While dealing with the Covid-19 pandemic, a surge in crime and a period of unrest following the 2020 police killing of George Floyd in Minneapolis, Ms. Lightfoot earned several upgrades from debt-rating agencies and secured the city’s first casino license, with tax revenue for the project dedicated to pension relief.
She also has sought to reinvigorate neighborhoods on the city’s South and West Sides, which have faced historical underfunding. Her administration has brought together $2.2 billion in public and private funding for projects in those areas, according to her administration, though some of the projects were in the works before she took office and others have yet to get under way.

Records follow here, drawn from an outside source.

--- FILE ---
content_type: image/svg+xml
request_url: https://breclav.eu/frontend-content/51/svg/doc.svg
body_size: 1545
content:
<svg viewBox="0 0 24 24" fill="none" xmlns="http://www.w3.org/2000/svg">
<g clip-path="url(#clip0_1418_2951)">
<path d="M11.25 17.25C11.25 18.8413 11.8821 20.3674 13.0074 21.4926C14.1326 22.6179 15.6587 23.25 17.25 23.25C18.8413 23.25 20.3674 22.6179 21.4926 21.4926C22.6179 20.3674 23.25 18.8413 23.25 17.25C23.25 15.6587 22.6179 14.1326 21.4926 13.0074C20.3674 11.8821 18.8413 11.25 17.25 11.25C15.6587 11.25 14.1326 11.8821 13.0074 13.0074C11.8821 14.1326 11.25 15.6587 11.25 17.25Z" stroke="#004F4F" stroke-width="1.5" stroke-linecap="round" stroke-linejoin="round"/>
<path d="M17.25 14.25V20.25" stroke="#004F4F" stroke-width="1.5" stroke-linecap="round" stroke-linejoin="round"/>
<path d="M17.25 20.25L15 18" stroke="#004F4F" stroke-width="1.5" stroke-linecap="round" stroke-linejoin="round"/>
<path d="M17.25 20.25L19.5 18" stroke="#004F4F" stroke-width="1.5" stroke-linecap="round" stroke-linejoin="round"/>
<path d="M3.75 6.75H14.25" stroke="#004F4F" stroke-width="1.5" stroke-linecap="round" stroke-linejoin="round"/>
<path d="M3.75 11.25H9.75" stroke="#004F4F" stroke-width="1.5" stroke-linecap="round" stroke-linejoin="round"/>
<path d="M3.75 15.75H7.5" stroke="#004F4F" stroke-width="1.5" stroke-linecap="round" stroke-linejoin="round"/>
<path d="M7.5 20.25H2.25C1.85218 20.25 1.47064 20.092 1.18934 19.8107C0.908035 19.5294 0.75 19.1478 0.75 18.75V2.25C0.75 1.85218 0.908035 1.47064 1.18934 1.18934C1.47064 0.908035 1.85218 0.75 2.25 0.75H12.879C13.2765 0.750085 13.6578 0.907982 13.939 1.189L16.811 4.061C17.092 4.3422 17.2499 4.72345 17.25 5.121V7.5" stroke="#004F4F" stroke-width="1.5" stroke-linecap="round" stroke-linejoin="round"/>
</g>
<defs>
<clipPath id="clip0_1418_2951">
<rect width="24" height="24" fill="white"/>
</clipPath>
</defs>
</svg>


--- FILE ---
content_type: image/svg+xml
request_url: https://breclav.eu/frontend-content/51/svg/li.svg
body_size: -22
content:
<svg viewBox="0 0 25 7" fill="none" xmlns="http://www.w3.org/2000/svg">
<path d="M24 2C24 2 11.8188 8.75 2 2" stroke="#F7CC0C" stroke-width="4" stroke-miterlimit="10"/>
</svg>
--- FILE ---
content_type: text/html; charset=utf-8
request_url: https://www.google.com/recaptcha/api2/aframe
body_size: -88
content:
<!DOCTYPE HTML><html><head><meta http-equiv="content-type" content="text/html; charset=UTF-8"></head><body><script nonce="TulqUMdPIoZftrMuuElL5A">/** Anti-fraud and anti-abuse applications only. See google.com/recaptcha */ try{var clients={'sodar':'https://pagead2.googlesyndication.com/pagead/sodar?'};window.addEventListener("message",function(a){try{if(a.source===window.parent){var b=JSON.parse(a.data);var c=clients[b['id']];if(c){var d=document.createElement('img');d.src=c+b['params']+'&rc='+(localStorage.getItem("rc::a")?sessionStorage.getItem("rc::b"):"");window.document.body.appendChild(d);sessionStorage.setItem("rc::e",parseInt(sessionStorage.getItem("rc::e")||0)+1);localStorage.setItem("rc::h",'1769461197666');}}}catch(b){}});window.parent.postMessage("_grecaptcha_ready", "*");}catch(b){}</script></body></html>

“On a lot of projects, you don’t see the results yet, but there is quite a lot of development and actually more than the tourists see,” said Dick Simpson, a professor emeritus at the University of Illinois Chicago and former alderman, who has endorsed Ms. Lightfoot. He says her administration has been the most progressive since that of Harold Washington in the 1980s.
The campaign also points to record spending on public safety, both in the police department and alternative anti-violence programs. Still, the city has wrestled with a surge in crime in recent years with 804 murders in 2021, the highest level since the 1990s. Murders fell 14% to 694 in 2022, but remained above prepandemic levels.
Mr. Vallas, the former schools chief who has been hammering away on the issue of public safety in the city, recently won an endorsement from the city’s Fraternal Order of Police. The mayor has criticized the FOP president for playing down the Jan. 6, 2021, attack on the Capitol and other matters.
Jaime Dominguez, an assistant professor at Northwestern University, said the endorsement could play to Mr. Vallas’s advantage.
“There’s a perception out there that she’s very stubborn and she doesn’t listen to folks,” he said. “I think Paul Vallas is going to use that endorsement to get out in front of that narrative of being able to work across the aisle.”